Instructions for the task | Print the data that follows again, keeping every line exact.

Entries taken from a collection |
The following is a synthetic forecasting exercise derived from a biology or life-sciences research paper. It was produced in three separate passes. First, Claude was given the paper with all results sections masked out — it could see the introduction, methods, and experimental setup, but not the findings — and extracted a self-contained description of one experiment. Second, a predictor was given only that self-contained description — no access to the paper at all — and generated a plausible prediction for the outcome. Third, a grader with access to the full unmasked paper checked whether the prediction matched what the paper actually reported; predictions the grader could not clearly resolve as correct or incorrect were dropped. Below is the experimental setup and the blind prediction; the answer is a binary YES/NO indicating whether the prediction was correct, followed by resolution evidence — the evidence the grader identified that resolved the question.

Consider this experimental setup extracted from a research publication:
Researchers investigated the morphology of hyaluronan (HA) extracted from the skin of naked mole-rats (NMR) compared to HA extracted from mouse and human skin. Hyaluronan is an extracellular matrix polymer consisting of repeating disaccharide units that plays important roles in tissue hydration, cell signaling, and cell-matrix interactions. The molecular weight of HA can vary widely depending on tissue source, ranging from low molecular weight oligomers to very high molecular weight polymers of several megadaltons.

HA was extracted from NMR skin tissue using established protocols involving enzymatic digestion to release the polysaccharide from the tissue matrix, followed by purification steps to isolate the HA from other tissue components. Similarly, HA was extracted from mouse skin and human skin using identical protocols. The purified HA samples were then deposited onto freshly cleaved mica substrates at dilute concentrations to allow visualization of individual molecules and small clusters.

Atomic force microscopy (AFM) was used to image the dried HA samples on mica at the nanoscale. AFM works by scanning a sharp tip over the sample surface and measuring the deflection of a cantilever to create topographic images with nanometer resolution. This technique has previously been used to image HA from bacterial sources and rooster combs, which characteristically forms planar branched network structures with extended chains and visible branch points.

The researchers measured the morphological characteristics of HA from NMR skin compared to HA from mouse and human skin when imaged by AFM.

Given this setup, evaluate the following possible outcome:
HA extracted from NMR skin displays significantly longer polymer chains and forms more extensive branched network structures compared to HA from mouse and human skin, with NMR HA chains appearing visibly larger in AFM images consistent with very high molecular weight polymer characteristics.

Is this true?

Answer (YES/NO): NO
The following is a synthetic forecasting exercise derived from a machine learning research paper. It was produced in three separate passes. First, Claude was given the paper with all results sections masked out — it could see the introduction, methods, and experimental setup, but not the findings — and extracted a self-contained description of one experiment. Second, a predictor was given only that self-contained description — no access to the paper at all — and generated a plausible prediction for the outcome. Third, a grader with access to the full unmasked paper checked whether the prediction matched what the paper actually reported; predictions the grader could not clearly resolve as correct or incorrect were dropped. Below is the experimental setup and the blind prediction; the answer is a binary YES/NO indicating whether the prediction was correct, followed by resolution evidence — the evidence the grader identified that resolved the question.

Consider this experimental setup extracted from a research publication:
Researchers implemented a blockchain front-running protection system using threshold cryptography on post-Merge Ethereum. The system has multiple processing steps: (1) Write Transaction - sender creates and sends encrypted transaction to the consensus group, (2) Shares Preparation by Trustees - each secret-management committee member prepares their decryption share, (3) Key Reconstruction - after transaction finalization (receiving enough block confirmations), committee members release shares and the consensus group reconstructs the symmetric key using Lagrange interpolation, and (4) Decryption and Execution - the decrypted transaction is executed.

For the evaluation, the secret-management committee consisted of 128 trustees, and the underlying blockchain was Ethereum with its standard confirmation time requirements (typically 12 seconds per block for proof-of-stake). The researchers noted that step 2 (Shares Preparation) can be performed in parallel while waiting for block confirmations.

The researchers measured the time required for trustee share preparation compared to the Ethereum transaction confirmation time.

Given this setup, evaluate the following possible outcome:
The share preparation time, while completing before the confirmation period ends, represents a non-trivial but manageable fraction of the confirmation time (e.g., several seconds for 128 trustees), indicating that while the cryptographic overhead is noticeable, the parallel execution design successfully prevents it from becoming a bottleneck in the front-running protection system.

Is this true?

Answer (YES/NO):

Reply to the exercise |
The following is a synthetic forecasting exercise derived from a biology or life-sciences research paper. It was produced in three separate passes. First, Claude was given the paper with all results sections masked out — it could see the introduction, methods, and experimental setup, but not the findings — and extracted a self-contained description of one experiment. Second, a predictor was given only that self-contained description — no access to the paper at all — and generated a plausible prediction for the outcome. Third, a grader with access to the full unmasked paper checked whether the prediction matched what the paper actually reported; predictions the grader could not clearly resolve as correct or incorrect were dropped. Below is the experimental setup and the blind prediction; the answer is a binary YES/NO indicating whether the prediction was correct, followed by resolution evidence — the evidence the grader identified that resolved the question.

Consider this experimental setup extracted from a research publication:
Researchers investigated the morphology of hyaluronan (HA) extracted from the skin of naked mole-rats (NMR) compared to HA extracted from mouse and human skin. Hyaluronan is an extracellular matrix polymer consisting of repeating disaccharide units that plays important roles in tissue hydration, cell signaling, and cell-matrix interactions. The molecular weight of HA can vary widely depending on tissue source, ranging from low molecular weight oligomers to very high molecular weight polymers of several megadaltons.

HA was extracted from NMR skin tissue using established protocols involving enzymatic digestion to release the polysaccharide from the tissue matrix, followed by purification steps to isolate the HA from other tissue components. Similarly, HA was extracted from mouse skin and human skin using identical protocols. The purified HA samples were then deposited onto freshly cleaved mica substrates at dilute concentrations to allow visualization of individual molecules and small clusters.

Atomic force microscopy (AFM) was used to image the dried HA samples on mica at the nanoscale. AFM works by scanning a sharp tip over the sample surface and measuring the deflection of a cantilever to create topographic images with nanometer resolution. This technique has previously been used to image HA from bacterial sources and rooster combs, which characteristically forms planar branched network structures with extended chains and visible branch points.

The researchers measured the morphological characteristics of HA from NMR skin compared to HA from mouse and human skin when imaged by AFM.

Given this setup, evaluate the following possible outcome:
HA extracted from NMR skin displays significantly longer polymer chains and forms more extensive branched network structures compared to HA from mouse and human skin, with NMR HA chains appearing visibly larger in AFM images consistent with very high molecular weight polymer characteristics.

Is this true?

Answer (YES/NO): NO
The following is a synthetic forecasting exercise derived from a machine learning research paper. It was produced in three separate passes. First, Claude was given the paper with all results sections masked out — it could see the introduction, methods, and experimental setup, but not the findings — and extracted a self-contained description of one experiment. Second, a predictor was given only that self-contained description — no access to the paper at all — and generated a plausible prediction for the outcome. Third, a grader with access to the full unmasked paper checked whether the prediction matched what the paper actually reported; predictions the grader could not clearly resolve as correct or incorrect were dropped. Below is the experimental setup and the blind prediction; the answer is a binary YES/NO indicating whether the prediction was correct, followed by resolution evidence — the evidence the grader identified that resolved the question.

Consider this experimental setup extracted from a research publication:
Researchers implemented a blockchain front-running protection system using threshold cryptography on post-Merge Ethereum. The system has multiple processing steps: (1) Write Transaction - sender creates and sends encrypted transaction to the consensus group, (2) Shares Preparation by Trustees - each secret-management committee member prepares their decryption share, (3) Key Reconstruction - after transaction finalization (receiving enough block confirmations), committee members release shares and the consensus group reconstructs the symmetric key using Lagrange interpolation, and (4) Decryption and Execution - the decrypted transaction is executed.

For the evaluation, the secret-management committee consisted of 128 trustees, and the underlying blockchain was Ethereum with its standard confirmation time requirements (typically 12 seconds per block for proof-of-stake). The researchers noted that step 2 (Shares Preparation) can be performed in parallel while waiting for block confirmations.

The researchers measured the time required for trustee share preparation compared to the Ethereum transaction confirmation time.

Given this setup, evaluate the following possible outcome:
The share preparation time, while completing before the confirmation period ends, represents a non-trivial but manageable fraction of the confirmation time (e.g., several seconds for 128 trustees), indicating that while the cryptographic overhead is noticeable, the parallel execution design successfully prevents it from becoming a bottleneck in the front-running protection system.

Is this true?

Answer (YES/NO):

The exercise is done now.